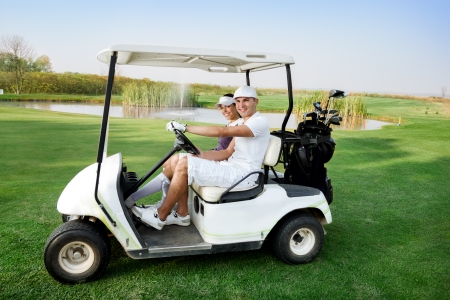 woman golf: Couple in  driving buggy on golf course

* * *

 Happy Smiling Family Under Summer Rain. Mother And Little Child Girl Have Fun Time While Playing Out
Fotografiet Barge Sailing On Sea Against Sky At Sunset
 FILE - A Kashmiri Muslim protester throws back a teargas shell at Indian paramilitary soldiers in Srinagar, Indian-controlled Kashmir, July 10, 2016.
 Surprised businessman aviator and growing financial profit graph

...

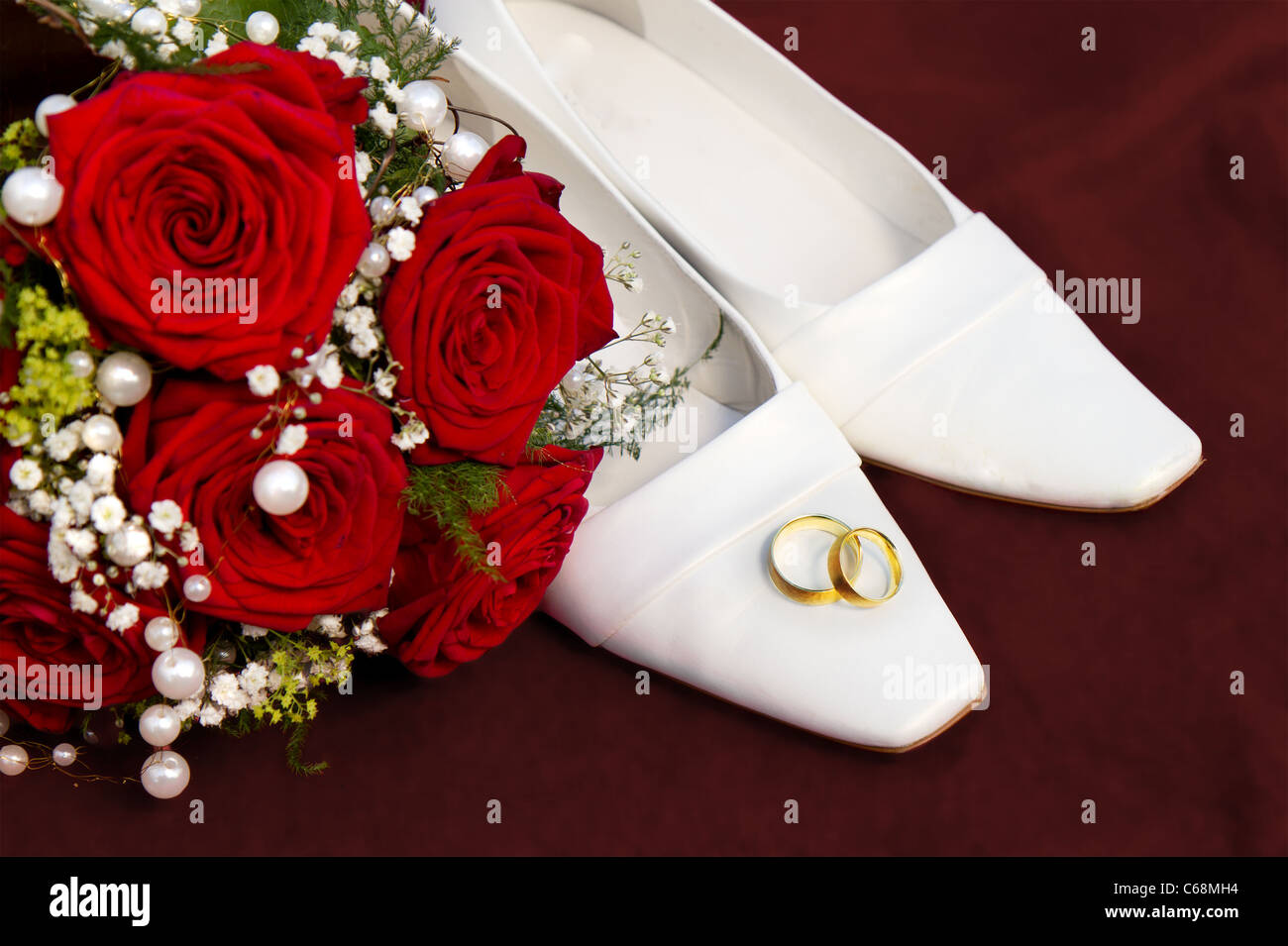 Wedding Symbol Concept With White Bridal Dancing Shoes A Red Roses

- [Work to be completed]
Your answer must be the lines above from the one containing "Happy Smiling Family" to the one containing "Surprised businessman aviator", both included, restated word for word.

- [Problem solution]
 Happy Smiling Family Under Summer Rain. Mother And Little Child Girl Have Fun Time While Playing Out
Fotografiet Barge Sailing On Sea Against Sky At Sunset
 FILE - A Kashmiri Muslim protester throws back a teargas shell at Indian paramilitary soldiers in Srinagar, Indian-controlled Kashmir, July 10, 2016.
 Surprised businessman aviator and growing financial profit graph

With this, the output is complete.